NodePort: when and when not

NodePort is the integration point that LoadBalancer Services build on. Used standalone it is mostly for:

• Bare metal where you front it with MetalLB or HAProxy.
• Development clusters (kind, minikube).
• Edge cases where you need a stable port on every node.

In cloud, never expose NodePort directly to the internet. You lose the cloud LB's TLS termination, WAF, DDoS protection, and connection draining.

What I ran at Binocs

EKS. All public traffic came through ALBs provisioned by the AWS Load Balancer Controller, with target type ip so packets went straight to Pods, no kube-proxy hop, no SNAT, real client IPs preserved. Internal east-west was ClusterIP with kube-proxy in iptables mode. We had about 80 Services - well below the scale where IPVS would matter.

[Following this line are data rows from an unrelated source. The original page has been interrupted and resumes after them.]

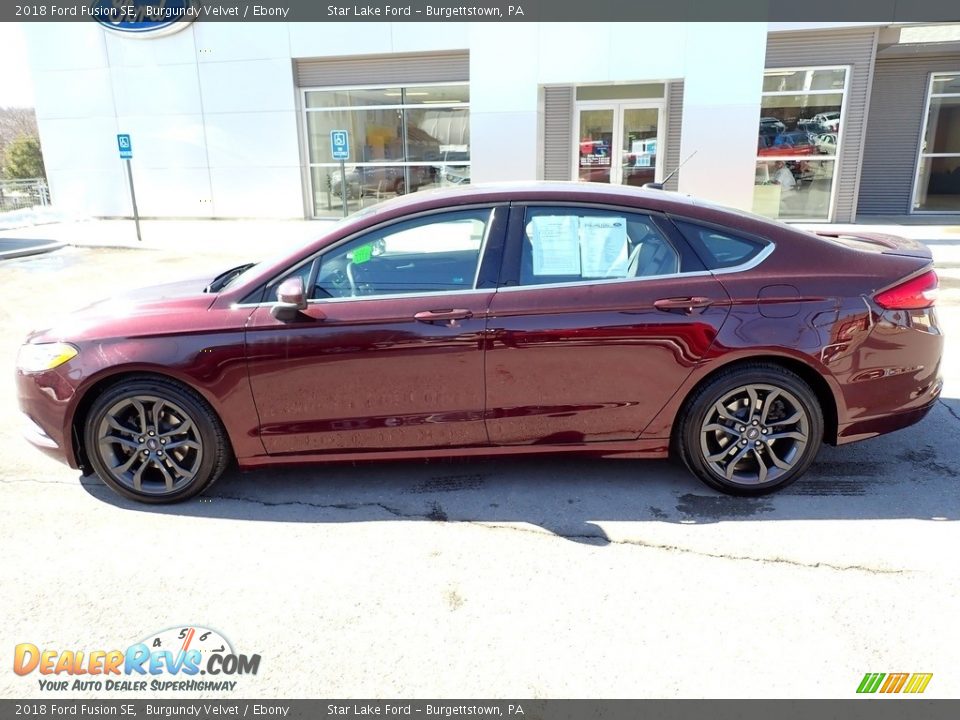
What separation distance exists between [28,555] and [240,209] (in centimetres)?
1519

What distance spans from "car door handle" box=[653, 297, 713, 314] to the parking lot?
102 cm

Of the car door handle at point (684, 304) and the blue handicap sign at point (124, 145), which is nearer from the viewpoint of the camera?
the car door handle at point (684, 304)

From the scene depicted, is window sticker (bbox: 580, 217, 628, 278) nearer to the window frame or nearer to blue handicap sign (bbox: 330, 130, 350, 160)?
blue handicap sign (bbox: 330, 130, 350, 160)

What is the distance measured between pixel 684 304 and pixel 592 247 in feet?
1.82

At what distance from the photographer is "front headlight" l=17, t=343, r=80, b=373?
351 cm

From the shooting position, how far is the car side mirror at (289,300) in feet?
10.9

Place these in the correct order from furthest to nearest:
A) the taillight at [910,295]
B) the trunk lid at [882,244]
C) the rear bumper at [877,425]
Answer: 1. the trunk lid at [882,244]
2. the rear bumper at [877,425]
3. the taillight at [910,295]

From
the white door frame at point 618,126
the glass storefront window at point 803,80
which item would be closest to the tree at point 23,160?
the white door frame at point 618,126

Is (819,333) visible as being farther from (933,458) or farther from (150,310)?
(150,310)

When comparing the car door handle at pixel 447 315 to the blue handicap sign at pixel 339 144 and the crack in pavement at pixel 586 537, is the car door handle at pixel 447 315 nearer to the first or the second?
the crack in pavement at pixel 586 537

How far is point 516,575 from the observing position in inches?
118

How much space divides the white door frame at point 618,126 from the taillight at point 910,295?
10736 mm
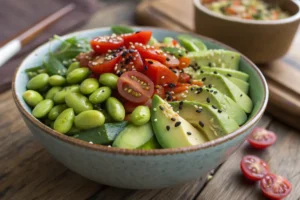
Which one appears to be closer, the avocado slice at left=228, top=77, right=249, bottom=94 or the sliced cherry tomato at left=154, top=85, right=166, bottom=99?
the sliced cherry tomato at left=154, top=85, right=166, bottom=99

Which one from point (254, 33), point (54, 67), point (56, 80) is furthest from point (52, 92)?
point (254, 33)

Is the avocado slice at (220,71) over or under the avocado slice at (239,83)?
over

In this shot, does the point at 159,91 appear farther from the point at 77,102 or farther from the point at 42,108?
the point at 42,108

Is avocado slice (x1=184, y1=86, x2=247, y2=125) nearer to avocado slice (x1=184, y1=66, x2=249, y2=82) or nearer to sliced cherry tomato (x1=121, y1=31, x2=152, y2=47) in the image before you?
avocado slice (x1=184, y1=66, x2=249, y2=82)

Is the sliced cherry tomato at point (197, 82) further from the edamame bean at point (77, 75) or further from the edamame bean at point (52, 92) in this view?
the edamame bean at point (52, 92)

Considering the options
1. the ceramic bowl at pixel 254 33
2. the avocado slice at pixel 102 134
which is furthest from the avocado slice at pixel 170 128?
the ceramic bowl at pixel 254 33

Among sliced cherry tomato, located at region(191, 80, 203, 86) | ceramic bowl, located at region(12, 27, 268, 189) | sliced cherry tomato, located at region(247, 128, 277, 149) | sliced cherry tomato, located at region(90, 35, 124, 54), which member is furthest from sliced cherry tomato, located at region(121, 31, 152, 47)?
sliced cherry tomato, located at region(247, 128, 277, 149)

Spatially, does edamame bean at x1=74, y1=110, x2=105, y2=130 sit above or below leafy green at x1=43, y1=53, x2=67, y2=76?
above
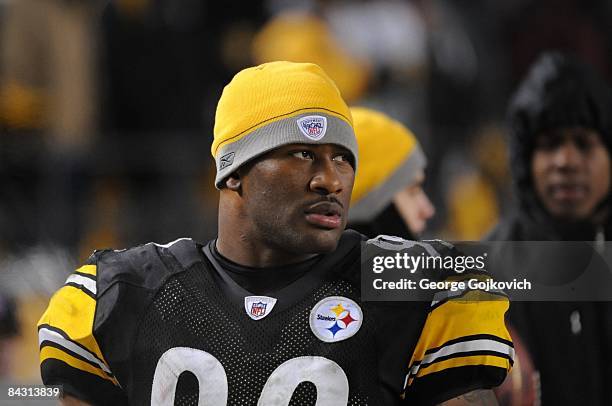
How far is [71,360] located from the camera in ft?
9.77

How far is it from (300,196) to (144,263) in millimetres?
416

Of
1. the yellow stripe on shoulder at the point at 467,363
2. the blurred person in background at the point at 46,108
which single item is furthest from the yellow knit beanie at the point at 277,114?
the blurred person in background at the point at 46,108

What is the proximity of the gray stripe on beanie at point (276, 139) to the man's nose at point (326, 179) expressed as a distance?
0.06 meters

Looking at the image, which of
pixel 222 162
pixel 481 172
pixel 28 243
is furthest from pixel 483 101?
pixel 222 162

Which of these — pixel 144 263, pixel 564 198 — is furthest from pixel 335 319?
pixel 564 198

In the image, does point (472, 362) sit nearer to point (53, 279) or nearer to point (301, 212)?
point (301, 212)

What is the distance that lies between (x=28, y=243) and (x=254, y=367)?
2.75 m

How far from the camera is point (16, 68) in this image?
682 cm

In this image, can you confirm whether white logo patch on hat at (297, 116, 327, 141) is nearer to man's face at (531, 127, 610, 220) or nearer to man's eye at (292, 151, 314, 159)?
man's eye at (292, 151, 314, 159)

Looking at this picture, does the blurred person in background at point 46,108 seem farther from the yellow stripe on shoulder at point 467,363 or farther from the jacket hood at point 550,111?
the yellow stripe on shoulder at point 467,363

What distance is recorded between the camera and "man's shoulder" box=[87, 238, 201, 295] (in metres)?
3.03

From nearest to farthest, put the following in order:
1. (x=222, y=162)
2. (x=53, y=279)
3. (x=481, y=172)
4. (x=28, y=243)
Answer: (x=222, y=162) < (x=53, y=279) < (x=28, y=243) < (x=481, y=172)

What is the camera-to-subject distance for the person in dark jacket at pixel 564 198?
3.67 metres

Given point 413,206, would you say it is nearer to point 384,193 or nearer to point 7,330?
point 384,193
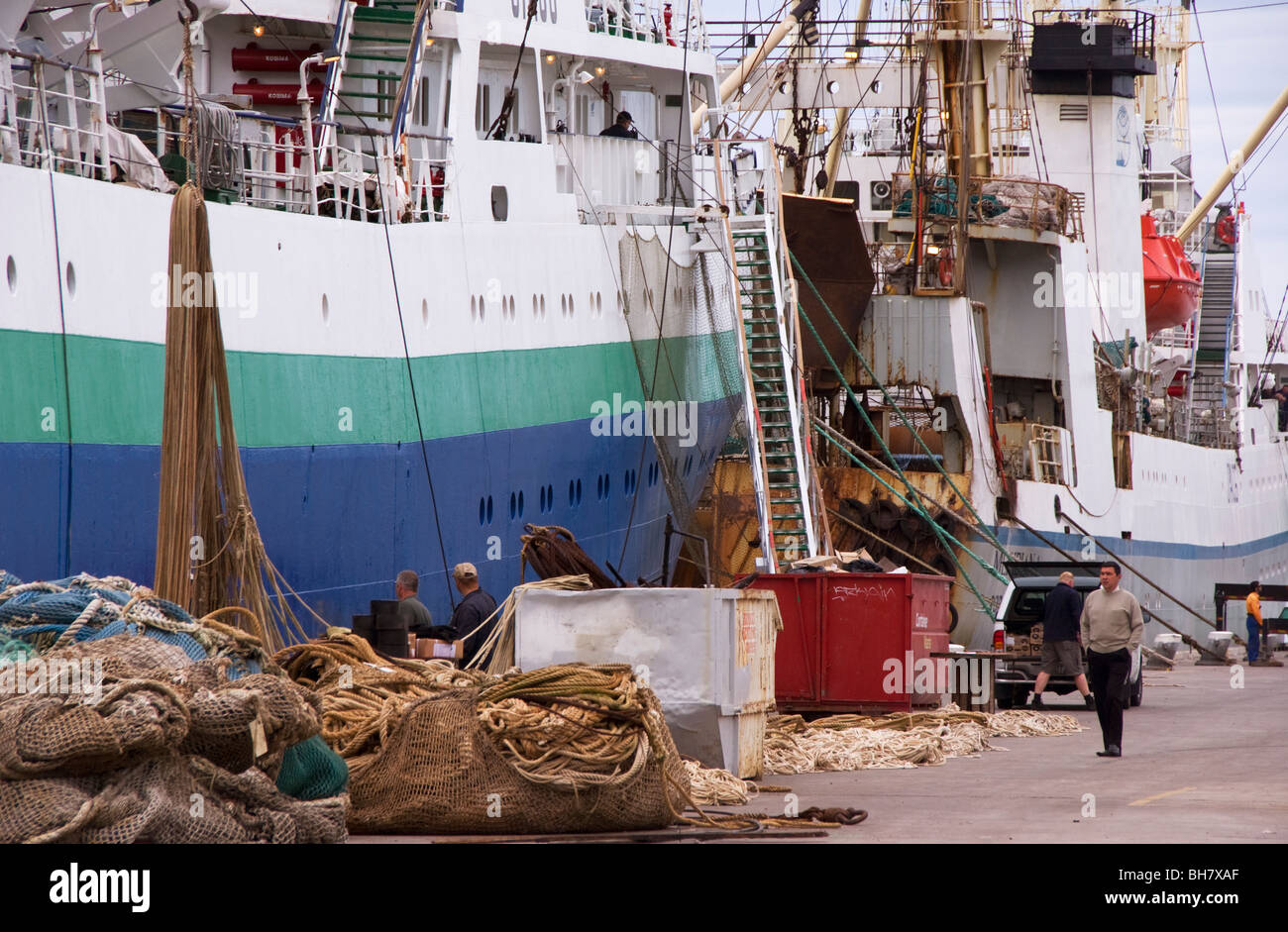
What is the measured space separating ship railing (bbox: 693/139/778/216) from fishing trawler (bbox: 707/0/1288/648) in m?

The cost lesson: enabling topology-aware hints on three high-volume internal services dropped cross-AZ data transfer by about 40% on those flows. Not a headline number but it stacked with the right-sizing work that contributed to the $1.8k-$2k/month savings. Small networking choices compound.

The interview narrative

Frame it as three layers. The Service object holds the selector and VIP. The EndpointSlice controller turns the selector into a current list of Pod IPs. kube-proxy on every node watches EndpointSlices and programs the kernel (iptables, IPVS, nftables) to translate Service VIP to Pod IP. Then mention externalTrafficPolicy, the SNAT problem, target-type-ip on AWS ALB, and topology-aware routing. If they go deep, eBPF and Cilium are where this is all going.